Não fiquemos totalmente desiludidos, porém. É certo que “as intervenções de recuperação e conservação do património histórico” não passaram a ser feitas “de acordo com hierarquias e prioridades com base numa efetiva monitorização do estado de conservação do mesmo”. Mas a Cultura soube dançar bem a música que lhe foi posta no gira-discos pela Economia, lançou-se um “programa de investimento para a recuperação do património histórico… assente na mobilização de fundos comunitários” (uma boa malha para fazer REVIVEr o mercado dos operadores turísticos e empreiteiros) e deu-se a algumas instituições culturais a possibilidade de consignação de 0,5% do seu IRS – medidas difíceis e hercúleas, como se percebe.

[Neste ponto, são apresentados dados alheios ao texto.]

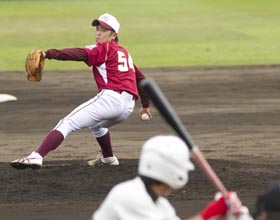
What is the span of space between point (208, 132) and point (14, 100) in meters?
4.62

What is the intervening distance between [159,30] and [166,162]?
28060mm

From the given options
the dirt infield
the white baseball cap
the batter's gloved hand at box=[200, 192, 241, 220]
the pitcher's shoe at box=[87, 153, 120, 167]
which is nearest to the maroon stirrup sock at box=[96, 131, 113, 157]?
the pitcher's shoe at box=[87, 153, 120, 167]

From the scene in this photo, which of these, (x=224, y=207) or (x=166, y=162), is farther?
(x=224, y=207)

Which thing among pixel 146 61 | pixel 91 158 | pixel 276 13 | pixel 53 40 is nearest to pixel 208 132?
pixel 91 158

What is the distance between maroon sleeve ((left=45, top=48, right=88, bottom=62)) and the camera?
36.0 feet

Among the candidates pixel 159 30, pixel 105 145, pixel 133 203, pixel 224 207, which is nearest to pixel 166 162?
pixel 133 203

Tenhamos fé: “o governo assume como prioridade reestruturar o setor, dotando-o de modelos orgânicos flexíveis e eficazes adequados à especificidade da sua missão”. Talvez até chegue a ter visão e tempo de perceber como se torna urgente voltar a possuir dados fiáveis e reverta a extinção do Observatório de Actividades Culturais (um dos mais nefastos erros estratégicos da anterior governação). Na mesma linha de reversão de autismos acumulados, poderá até meter ombros à revolução copérnica de realmente tornar credíveis, e úteis, as diferentes secções do Conselho Nacional de Cultura, começando pelas de museus e património, as mais governamentalizadas (algo que todos os partidos políticos, à excepção do PS, colocavam nos seus programas eleitorais). Confiemos, pois. Tudo há-de ser feito a seu tempo, como diz o simpático ministro da Cultura. Oportunamente. Ou quando calhar. Talvez nunca.

Nota: para os mais distraídos, informa-se que todas as citações neste texto foram tiradas do programa do actual governo, sendo que as do primeiro parágrafo dizem respeito ao diagnóstico aí feito da situação herdada do governo anterior. Um bom diagnóstico pela sua actualidade.»